Dr. Oronhyatekha, renowned doctor of Roblin’s Hill

Elizabeth Hall
A Walk Through History

In 1867 Dr. Oronhyatekha (pronounced O-RON-ya-day-ga) was the second Indigenous person in Canada to earn a medical degree. Born Aug. 10, 1841 on the Six Nations Grand River Reserve near Brantford Canada West (Now Ontario), he was a Mohawk physician, orator and the leader of the Canadian Independent Order of Foresters (Headquartered in Toronto, the Canadian Independent Order of Foresters provides life insurance and other financial solutions in Canada, the United Kingdom, and the United States). Dr. Oronhyatekha was also the sponsor of the IOF Orphans’ Home on Forester’s Island near Deseronto.

Dr. Oronhyatekha was born under the name Peter Martin, but later took the name Oronhyatekha, a Mohawk word meaning “Burning Sky” or “Burning Cloud”. As a young man he learned English and Mohawk, he attended school at the New England Company’s residential school and excelled in learning. He also attended the Wesleyan Academy in Massachusetts and later Kenyon College in Ohio, United States.

In 1860, The Prince of Wales, the future King Edward VII, came to visit Canada, and Oronhyatekha was selected by the Chiefs of the Six Nations to welcome His Royal Highness. The Prince later invited Oronhyatekha to study at Oxford University after hearing him give a speech. Oronhyatekha accepted the invitation, and after his studies he returned to Canada in 1863 and later married a woman named Ellen Hill of the Mohawk community at Tyendinaga, near Deseronto. He completed his medical degree at the University of Toronto in 1867, becoming the second Indigenous person in Canada to earn a medical degree.

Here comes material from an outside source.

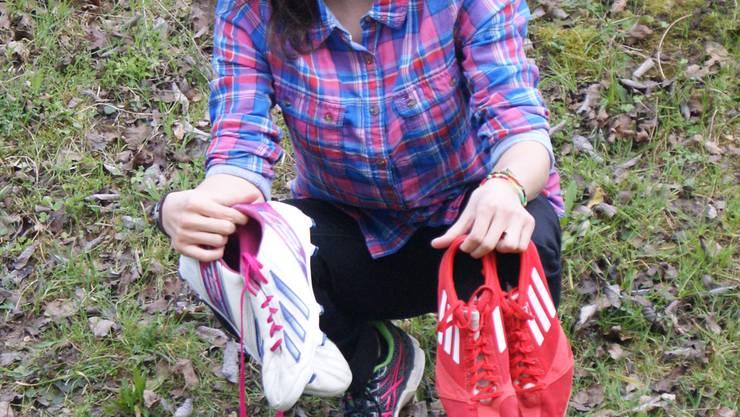 Lara Alemanni tauschte ihre Fussballschuhe gegen Nagelschuhe. jwi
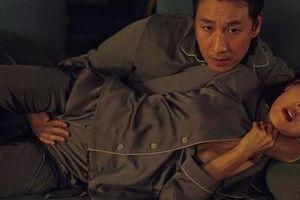 Cảnh sex trên ghế sofa trong 'Ký sinh trùng' gây tranh cãi, đạo diễn nói gì?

Oronhyatekha established a small practice in Frankford, near Belleville, before moving to Stratford. Later, in 1872, on the recommendation of Sir John A. Macdonald, Prime Minister of Canada, he accepted an appointment as Government Consulting Physician to the Mohawks at Deseronto and moved to Napanee in 1873, living on Roblin’s Hill. He later moved his practice to London, Ontario, in 1874, and in 1878 he was granted membership to Court Dufferin No.7 of the Independent Order of Foresters, making him the first First Nations member. In 1881, he was elected Supreme Chief Ranger of the Canadian IOF. Dr. Oronhyatekha discontinued his medicinal practice in 1889 to concentrate on the IOF and relocated to Toronto.

Following his wife’s death in 1901, Oronhyatekha donated The Castle (a summer home he built in Tyendinaga) in 1902 to the IOF and made plans for the construction of an orphan’s home on Forester’s Island. The first orphan was accepted in 1905, but after Dr. Oronhyatekha’s death in 1907, the IOF attempted to sell the buildings but failed and the buildings were then torn down in 1909. Dr. Oronhyatekha is buried at Christ Church in Tyendinaga, next to his wife Ellen.

Random History Fact: Ketchup was once sold as medicine in the 1830s. It wasn’t popularized as a condiment until the late nineteenth century.